Comment vivrions-nous ensemble dans une société idéale ?
Karin Neutel 16 Janvier 2022 34 Commentaires 64033 vues
À la fin de son célèbre « J’ai un rêve” discours prononcé sur les marches du Lincoln Memorial en 1963, le Dr Martin Luther King, Jr., militant des droits civiques, fait allusion aux paroles de l’apôtre Paul dans Galates 3:28: “Il n’y a plus de Juif ou de grec, il n’y a plus d’esclave ou de libre, il n’y a plus d’homme et de femme; car vous êtes tous un en Jésus-Christ” (NRSV). Dans sa chronique sur les vues bibliques dans le numéro de janvier / février 2018 de BAR, republié dans son intégralité ci-dessous, la bibliste Karin Neutel examine la vision de Paul sur la façon dont nous vivrions ensemble dans une société idéale.—Ed.

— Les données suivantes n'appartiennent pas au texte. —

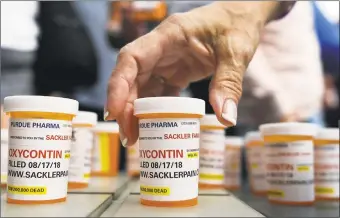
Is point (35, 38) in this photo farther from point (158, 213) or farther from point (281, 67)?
point (158, 213)

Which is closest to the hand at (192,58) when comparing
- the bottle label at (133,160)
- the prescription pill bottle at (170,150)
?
the prescription pill bottle at (170,150)

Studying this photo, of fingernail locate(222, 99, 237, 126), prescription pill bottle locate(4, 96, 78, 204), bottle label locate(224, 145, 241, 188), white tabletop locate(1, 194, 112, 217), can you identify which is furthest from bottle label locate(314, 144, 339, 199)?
prescription pill bottle locate(4, 96, 78, 204)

Comment vivrions-nous ensemble dans une société idéale ? Dans ses lettres, l’apôtre Paul formulé quelque chose d’une réponse à cette question. Paul s’attendait à un changement cosmique imminent, une nouvelle création inaugurée par le mort et résurrection de la Messie. Dans sa vision de cette nouvelle création, le fait que toutes les nations du monde adoreraient le seul vrai Dieu, avec Israël, était important. Par conséquent, l’apôtre a appelé les gentils à abandonner leurs dieux, à accepter le Messie de Dieu et à vivre “dans Christ, « dans l’attente de ce qui allait se passer. « En Christ,” Paul écrit“ « il n’y a ni Juif ni grec, ni esclave ni libre, ni homme et femme” (Galates 3:28).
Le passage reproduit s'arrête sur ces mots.